Even though Dr Shouche’s study will sample a significant population across the country from different ethnic and dietary groups, he believes there might not be a core microbiome common to all Indians because of the vast diversity here. “Maybe we will have region specific or group specific cores. Like, core groups of organisms present in the Northeast population or more pre-dominant in south Indian population. Something like that may emerge. My feeling is that there will be nothing like a core microbiome common to all Indian population,” he says.
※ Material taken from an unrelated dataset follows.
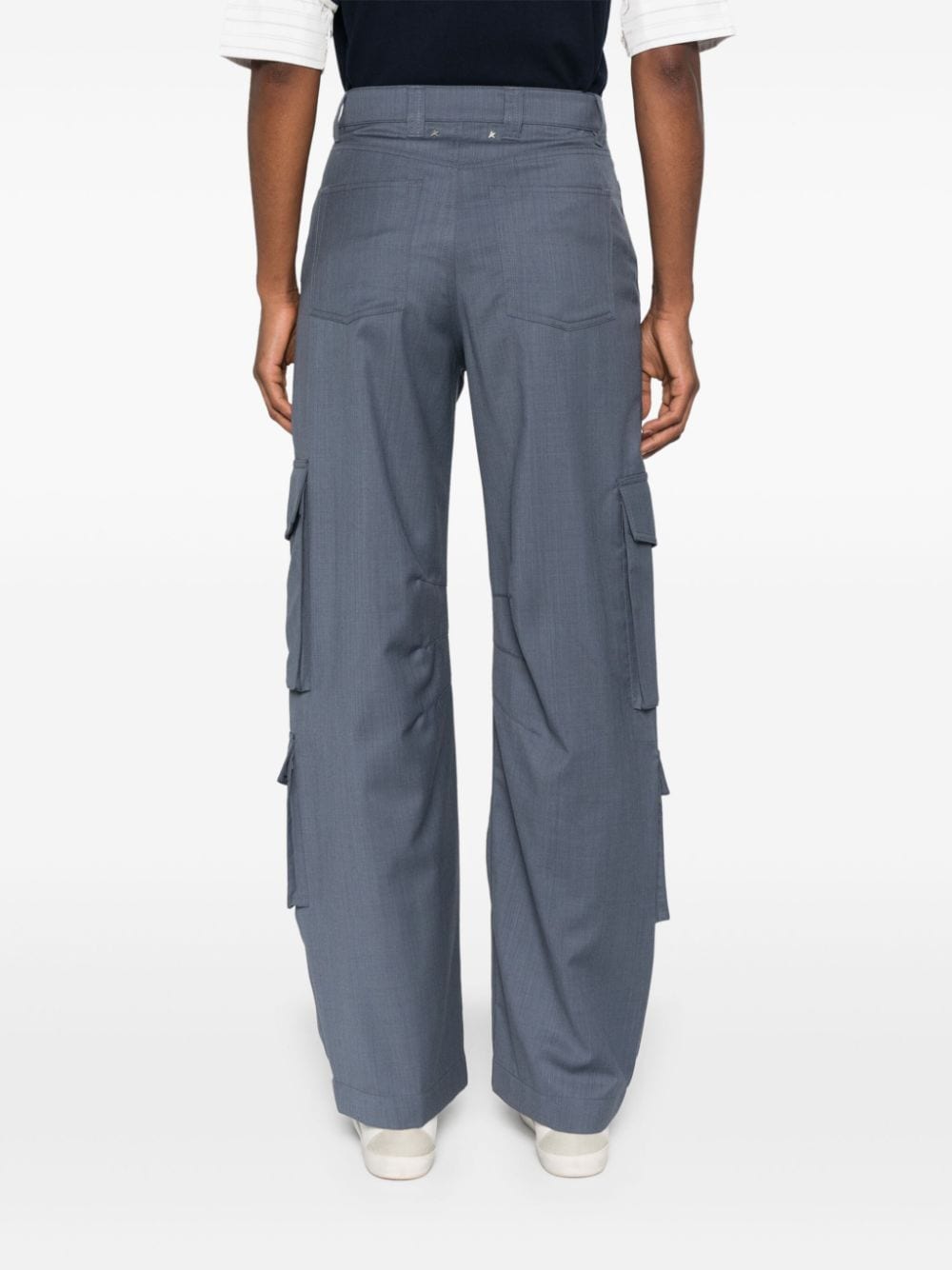 Golden Goose Trousers Grey Virgin Wool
Another factor that impacts study is the changing food habits of Indians, leading to changes in the microbes. Even in rural areas, products like instant noodles have become popular. But a way to get around that hurdle is to study tribals who are relatively untouched by modern diets, and that is what Mojibur Khan is doing. And it is important to get to that core. Lifestyle ailments are growing in India and they are also found to be correlated to altered microbiota. He says, ‘Tribal groups are untouched by the modern lifestyle and also have [a lower] incidence of lifestyle diseases. Therefore, it is important to study their microbiota which may harbour clues to find solutions to these problems.’
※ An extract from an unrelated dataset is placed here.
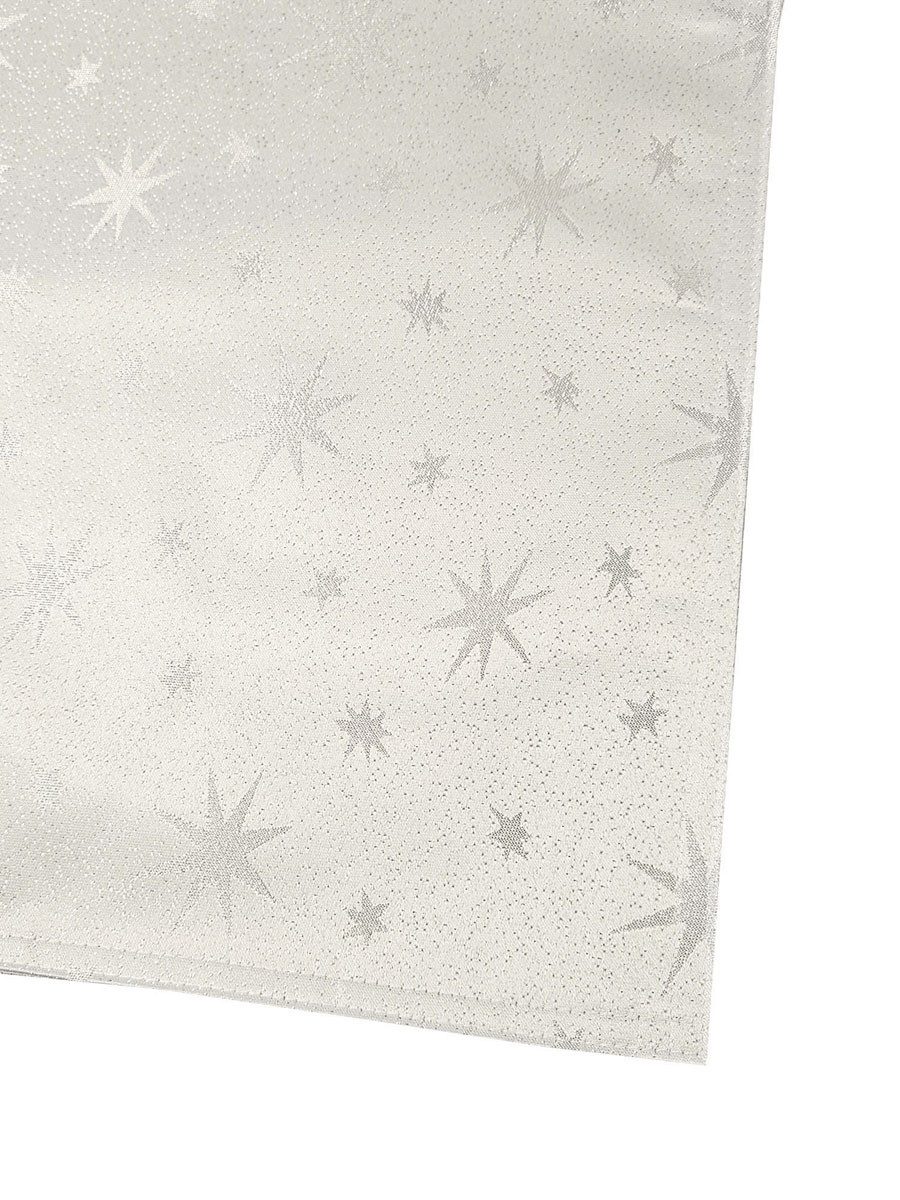 Tischläufer Glitzer Sterne Узкие скатерти 40x140 Creme Gold Weihnachten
He says in 2006 there was only one research article from India, whereas in 2017 the number has increased to 25. In India, as always, we have been late starters but there is some momentum now. Abroad, powerful real-world applications are already on the anvil. Says Khan, ‘Recent developments in the field have led to a new regime of next generation probiotics, fecal transplantation, personalised diet, etc, to manage certain diseases. Other promising developments in this field are controlling malnutrition in children, healthy ageing, behavioural transplant, etc.’
We need to know more about own bacteria to make use of these developments. Like Prevotella, a bacteria that is of consequence to Indians. Prevotella is high in healthy Indians and low in diabetics here, but it doesn’t show any such correlation in Western nations.
Prevotella also has an association with a high-fibre diet and both in combination could lead to better control of blood sugar levels in Indians. As a therapy for diabetes, Prevotella could therefore prove very useful. If we find out about how other microbes impact us in this manner, then the benefits would be immense. Like amassing an army of trillions of soldiers in a war against diseases.